Suppose that on the date the obligations were assumed there was a 1 percent chance that Xonics Photochemical would ever be called on to yield up its assets [on its guarantees].... Then the true measure of the liability created by these obligations on the date they were assumed would not be [their face amount of] $28 million; it would be a paltry $17,000. For at worst Xonics Photochemical would have to yield up all of its assets (net of other liabilities), that is, $1.7 million, and the probability of this outcome is by assumption only 1 per[660]*660cent.... Discounted, the obligations would not make Xonics insolvent....

The method used by the bankruptcy court here — multiplying- the total debt guaranteed by the probability that the guarantor must make good — would have called for a different example in Xonics: $28,000,000 X 0.01 = $280,000. The banks ask us to adhere to the method illustrated in Xonics.

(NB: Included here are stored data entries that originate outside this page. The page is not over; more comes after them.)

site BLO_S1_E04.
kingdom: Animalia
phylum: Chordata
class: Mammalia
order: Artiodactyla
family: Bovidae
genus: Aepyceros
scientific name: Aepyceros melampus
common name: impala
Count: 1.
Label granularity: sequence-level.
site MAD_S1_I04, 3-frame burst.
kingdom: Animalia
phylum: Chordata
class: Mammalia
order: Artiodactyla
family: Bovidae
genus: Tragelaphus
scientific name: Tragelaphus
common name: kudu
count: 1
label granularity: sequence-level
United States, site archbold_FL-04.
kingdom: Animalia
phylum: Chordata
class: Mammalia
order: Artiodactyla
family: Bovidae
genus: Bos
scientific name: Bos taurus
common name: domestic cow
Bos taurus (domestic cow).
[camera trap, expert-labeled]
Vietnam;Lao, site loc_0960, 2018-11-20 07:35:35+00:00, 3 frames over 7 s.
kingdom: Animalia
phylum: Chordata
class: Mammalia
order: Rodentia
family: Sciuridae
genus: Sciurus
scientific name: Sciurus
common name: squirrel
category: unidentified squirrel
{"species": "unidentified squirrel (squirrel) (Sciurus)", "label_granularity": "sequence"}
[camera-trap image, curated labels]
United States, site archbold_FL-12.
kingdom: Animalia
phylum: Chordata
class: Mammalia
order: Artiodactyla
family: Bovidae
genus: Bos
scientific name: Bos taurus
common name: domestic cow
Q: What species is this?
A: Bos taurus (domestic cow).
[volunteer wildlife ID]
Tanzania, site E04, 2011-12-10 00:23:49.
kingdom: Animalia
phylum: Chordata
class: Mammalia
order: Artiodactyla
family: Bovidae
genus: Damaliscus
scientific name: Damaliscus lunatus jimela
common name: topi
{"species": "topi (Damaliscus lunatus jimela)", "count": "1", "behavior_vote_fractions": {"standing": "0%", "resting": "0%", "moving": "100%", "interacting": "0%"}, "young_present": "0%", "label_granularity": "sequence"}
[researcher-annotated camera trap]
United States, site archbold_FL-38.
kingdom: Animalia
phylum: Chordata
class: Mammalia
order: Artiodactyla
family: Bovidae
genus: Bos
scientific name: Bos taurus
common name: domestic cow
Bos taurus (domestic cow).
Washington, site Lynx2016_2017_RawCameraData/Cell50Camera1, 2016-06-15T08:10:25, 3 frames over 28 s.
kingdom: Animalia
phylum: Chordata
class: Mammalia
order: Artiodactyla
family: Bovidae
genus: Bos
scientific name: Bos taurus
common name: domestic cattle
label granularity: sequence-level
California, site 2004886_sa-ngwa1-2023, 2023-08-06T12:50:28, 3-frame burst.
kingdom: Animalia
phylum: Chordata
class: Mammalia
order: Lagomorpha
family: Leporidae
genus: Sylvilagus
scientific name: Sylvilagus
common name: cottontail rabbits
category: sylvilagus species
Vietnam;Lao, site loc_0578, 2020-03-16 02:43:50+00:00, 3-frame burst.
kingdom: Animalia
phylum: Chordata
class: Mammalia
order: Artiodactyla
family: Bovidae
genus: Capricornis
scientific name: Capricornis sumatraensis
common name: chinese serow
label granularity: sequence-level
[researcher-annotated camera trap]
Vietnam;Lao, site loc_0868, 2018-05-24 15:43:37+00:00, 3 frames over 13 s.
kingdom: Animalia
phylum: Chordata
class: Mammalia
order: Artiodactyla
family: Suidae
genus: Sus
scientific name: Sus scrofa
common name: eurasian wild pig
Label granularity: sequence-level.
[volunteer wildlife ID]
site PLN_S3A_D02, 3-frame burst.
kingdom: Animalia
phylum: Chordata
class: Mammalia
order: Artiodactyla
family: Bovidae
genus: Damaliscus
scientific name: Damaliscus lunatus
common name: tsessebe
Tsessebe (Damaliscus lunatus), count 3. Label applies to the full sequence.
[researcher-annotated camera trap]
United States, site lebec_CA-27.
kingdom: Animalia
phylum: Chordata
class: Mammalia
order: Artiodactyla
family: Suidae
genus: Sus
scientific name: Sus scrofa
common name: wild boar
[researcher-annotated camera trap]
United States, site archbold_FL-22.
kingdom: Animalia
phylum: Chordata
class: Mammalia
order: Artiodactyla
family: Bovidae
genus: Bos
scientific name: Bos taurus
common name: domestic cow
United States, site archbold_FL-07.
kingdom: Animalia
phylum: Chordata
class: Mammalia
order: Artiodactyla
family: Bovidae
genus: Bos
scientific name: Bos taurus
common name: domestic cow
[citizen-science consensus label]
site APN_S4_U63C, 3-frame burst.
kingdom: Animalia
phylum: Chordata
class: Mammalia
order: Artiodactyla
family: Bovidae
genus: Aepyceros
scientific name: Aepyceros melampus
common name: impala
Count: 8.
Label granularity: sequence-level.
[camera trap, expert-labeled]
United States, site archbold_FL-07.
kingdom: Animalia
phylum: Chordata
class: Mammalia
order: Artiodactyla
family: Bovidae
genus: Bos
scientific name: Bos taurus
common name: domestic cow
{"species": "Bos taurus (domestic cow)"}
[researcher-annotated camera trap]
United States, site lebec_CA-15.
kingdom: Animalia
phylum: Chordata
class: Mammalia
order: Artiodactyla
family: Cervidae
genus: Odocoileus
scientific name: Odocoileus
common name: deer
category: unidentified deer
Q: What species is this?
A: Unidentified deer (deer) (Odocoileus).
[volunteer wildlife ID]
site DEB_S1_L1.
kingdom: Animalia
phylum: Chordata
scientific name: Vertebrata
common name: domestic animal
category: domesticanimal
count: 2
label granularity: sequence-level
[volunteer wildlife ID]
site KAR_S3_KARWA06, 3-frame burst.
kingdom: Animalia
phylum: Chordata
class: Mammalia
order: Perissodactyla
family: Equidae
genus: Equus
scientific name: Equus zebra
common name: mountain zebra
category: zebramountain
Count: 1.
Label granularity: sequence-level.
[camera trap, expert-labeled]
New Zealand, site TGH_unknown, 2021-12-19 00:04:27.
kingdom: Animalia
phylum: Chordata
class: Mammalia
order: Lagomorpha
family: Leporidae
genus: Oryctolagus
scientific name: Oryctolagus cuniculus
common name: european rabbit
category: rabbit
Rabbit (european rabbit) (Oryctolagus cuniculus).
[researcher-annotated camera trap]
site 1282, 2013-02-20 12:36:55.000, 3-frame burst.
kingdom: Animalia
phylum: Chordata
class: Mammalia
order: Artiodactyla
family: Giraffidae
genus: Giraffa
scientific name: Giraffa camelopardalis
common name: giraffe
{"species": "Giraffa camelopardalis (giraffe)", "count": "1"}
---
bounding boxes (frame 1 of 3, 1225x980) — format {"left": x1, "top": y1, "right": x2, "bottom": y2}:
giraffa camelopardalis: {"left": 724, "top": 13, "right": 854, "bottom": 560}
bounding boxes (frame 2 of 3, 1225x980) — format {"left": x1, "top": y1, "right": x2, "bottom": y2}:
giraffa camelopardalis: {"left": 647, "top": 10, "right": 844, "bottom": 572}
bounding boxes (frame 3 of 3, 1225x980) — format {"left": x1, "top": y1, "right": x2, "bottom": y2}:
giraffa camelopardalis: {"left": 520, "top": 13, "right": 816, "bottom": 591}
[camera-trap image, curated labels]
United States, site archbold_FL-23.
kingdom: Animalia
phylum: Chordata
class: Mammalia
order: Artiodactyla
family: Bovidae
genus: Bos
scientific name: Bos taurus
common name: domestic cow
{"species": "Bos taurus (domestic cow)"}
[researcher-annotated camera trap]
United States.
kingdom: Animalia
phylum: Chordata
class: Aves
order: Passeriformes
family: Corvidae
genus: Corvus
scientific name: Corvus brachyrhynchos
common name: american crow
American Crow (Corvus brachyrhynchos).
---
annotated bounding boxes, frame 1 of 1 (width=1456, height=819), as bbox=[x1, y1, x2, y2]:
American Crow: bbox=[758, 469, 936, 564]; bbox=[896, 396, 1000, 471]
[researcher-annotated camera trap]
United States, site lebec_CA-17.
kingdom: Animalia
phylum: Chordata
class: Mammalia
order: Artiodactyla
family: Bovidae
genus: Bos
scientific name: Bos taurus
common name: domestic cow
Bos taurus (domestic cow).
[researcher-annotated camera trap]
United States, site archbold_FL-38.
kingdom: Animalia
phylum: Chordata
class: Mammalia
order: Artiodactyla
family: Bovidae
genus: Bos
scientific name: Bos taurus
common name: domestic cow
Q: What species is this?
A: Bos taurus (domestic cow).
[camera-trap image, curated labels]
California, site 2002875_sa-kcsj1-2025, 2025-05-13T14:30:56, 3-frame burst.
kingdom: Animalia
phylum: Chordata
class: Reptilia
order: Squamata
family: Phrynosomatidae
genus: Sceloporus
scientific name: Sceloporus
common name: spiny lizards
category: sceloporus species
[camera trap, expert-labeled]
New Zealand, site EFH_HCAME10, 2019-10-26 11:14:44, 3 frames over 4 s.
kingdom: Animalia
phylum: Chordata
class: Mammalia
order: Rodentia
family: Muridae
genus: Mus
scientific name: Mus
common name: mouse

Discounting a contingent liability by the probability of its occurrence is good economics and therefore good law, for solvency, the key to § 548(a)(2), is an economic term. That Xonics departs from accounting conventions, see Note, Estimating Contingent Liabilities to Determine Insolvency in Bankruptcy Proceedings, 1989 B.Y.U.L.Rev. 1315, 1328-30, is true but not pertinent.